Sam: “Mom, remember that time God stopped the rain for 3 days?”
Me: “Hmmmm… I don’t really remember that one…”
Him: “Yeah, there was a bad king too.”
So, I told TJ that if he pooped in the potty, he would get M&Ms. I hear the toilet flushing over and over again and then he runs out here with cupped hands expecting his treat. He must think his mama’s dumb. Habeas poopy little man or no treaty-treat.
*Sam throwing a fit in front of the preschool because I’m making him be responsible for carrying his stuff to the car*
Sam: MOM I DON’T LIKE THIS DAY AND I DON’T LIKE YOU FOR NOT CARRYING MY STUFF!!!!!
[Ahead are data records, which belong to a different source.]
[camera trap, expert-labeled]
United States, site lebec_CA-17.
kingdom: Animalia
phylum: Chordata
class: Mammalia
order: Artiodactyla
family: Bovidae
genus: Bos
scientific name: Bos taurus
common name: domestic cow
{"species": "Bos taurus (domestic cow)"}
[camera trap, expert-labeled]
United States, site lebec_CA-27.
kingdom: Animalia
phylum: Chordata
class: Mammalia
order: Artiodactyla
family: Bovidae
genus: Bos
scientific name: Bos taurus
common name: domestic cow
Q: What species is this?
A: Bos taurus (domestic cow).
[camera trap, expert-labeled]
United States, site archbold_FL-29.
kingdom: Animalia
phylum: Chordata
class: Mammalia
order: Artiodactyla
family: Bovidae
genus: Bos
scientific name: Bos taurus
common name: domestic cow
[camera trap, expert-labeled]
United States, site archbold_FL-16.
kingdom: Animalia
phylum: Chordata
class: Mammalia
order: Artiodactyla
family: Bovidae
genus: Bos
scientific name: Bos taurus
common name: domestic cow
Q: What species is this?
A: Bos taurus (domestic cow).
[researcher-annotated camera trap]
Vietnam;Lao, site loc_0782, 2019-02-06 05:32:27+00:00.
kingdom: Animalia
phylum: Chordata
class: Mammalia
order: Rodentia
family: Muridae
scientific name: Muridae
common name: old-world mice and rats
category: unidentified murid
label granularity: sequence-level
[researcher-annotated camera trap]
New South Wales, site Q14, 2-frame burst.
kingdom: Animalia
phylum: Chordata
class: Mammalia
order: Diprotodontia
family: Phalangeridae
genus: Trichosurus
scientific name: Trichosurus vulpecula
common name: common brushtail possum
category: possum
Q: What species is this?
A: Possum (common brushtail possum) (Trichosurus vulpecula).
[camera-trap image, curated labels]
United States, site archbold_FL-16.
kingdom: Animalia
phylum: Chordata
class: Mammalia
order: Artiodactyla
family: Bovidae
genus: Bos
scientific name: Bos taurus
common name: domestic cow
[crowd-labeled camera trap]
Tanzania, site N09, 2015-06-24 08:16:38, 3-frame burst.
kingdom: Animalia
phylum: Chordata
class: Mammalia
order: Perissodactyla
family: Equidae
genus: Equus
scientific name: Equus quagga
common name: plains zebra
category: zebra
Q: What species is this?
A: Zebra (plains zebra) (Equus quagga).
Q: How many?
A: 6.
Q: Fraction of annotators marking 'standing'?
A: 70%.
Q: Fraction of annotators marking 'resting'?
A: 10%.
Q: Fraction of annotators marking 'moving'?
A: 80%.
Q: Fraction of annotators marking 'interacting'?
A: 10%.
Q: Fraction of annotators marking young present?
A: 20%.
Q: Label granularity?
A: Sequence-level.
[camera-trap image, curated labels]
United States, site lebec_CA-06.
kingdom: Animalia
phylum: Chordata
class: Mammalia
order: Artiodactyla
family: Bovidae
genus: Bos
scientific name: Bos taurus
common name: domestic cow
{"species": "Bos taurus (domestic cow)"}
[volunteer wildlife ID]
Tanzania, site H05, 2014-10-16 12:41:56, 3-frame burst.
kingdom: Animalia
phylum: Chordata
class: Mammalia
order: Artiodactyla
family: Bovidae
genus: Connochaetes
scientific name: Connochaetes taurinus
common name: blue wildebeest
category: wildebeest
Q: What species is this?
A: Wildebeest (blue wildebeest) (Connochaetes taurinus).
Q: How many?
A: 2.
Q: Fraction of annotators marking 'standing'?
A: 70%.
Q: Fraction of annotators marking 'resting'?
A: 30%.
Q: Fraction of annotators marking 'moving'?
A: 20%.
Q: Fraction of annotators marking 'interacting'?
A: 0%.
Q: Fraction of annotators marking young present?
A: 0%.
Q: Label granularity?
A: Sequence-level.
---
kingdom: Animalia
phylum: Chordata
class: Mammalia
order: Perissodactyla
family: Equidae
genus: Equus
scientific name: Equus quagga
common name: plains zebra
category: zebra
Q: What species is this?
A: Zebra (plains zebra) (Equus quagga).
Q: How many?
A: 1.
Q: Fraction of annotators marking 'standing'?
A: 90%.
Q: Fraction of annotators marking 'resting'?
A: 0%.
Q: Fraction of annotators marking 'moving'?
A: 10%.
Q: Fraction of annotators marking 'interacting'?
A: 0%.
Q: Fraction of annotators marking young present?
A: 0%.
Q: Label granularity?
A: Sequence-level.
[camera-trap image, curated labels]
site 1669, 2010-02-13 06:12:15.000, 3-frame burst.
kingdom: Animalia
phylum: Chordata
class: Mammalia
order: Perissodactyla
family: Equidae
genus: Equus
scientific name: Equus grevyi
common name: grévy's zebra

Me: You’re a big boy and big boys need to be responsible for their own stuff. I still carry a lot of TJs things because he’s still learning.
Him: *seething silence*
Me: *tearing up* I kind of wish I still carried your stuff because that means I can keep you a baby forever…
Him: MOM!!!! THAT DOESN’T MAKE ANY SENSE AT ALL!!!!!
My son, the oracle. None of this parenting thing makes any sense.
*Sam throwing a fit about something again* Sam: “Mom….YOU’RE NOT THE MOM!!!!!!” ME: “Oh, unfortunately I am right now. I wish I were the dad because he doesn’t have to tell you ‘no’ quite as often.” Josh: *assessing the situation* Josh: “Mom, it looks like you need a massage.” Me: “You have no idea.”